Surface water quality prediction via an MLA-Mamba hybrid neural network with GRPO optimization.

Surface water quality forecasting is crucial for pollution early warning and sustainable water resource management. However, accurate prediction of key water quality indicators remains challenging due to the highly nonlinear spatio-temporal dynamics and complex inter-variable relationships. Traditional statistical models and conventional machine learning approaches often struggle to effectively capture these couplings, leading to limited predictive performance.
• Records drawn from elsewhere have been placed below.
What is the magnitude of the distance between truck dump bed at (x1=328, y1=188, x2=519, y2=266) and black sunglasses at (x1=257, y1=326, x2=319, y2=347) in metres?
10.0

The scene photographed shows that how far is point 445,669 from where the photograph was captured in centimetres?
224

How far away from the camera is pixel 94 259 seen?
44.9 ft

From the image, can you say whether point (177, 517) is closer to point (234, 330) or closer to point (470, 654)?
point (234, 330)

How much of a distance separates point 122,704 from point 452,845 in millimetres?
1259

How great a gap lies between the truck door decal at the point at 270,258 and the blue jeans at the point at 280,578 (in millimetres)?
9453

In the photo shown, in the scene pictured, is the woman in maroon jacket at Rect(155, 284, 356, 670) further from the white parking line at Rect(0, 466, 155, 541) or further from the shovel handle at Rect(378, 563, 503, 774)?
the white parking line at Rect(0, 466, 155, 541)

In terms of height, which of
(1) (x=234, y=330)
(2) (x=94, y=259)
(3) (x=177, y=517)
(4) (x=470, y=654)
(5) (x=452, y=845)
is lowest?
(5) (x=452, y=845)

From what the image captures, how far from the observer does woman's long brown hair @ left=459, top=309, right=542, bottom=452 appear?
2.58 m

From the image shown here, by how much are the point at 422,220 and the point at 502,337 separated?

In this study, we propose a novel hybrid deep learning framework, termed MLA-Mamba, which integrates an improved Mamba-based sequence modeling network with a Multi-Head Local Attention (MLA) mechanism, optimized through a Gradient Reparameterization Optimization (GRPO) strategy. The Mamba module is designed to extract long-range temporal dependencies from water quality time series via a state-space modeling paradigm, while the MLA mechanism captures localized spatial correlations among multiple monitoring stations. To the best of our knowledge, this study represents one of the first explorations of applying Gradient Reparameterization Optimization (GRPO) to water quality prediction tasks. Furthermore, a multi-task learning scheme is incorporated to jointly predict multiple key indicators, including permanganate index (CODMn), ammonia nitrogen (NH3-N), total phosphorus (TP), and total nitrogen (TN), thereby exploiting inter-variable dependencies to enhance overall forecasting accuracy. The proposed GRPO strategy dynamically adjusts learning rates during training to accelerate convergence and improve model stability. Experimental evaluations on two real-world surface water datasets demonstrate that the proposed MLA-Mamba model achieves consistent performance improvements over the evaluated baseline methods across multiple error metrics. In addition, predictive uncertainty is quantified via Monte Carlo dropout, enabling the estimation of confidence intervals to support risk-aware water quality assessment. These results highlight the effectiveness of integrating advanced sequence modeling, attention-driven spatial feature extraction, and adaptive optimization for robust environmental time series forecasting.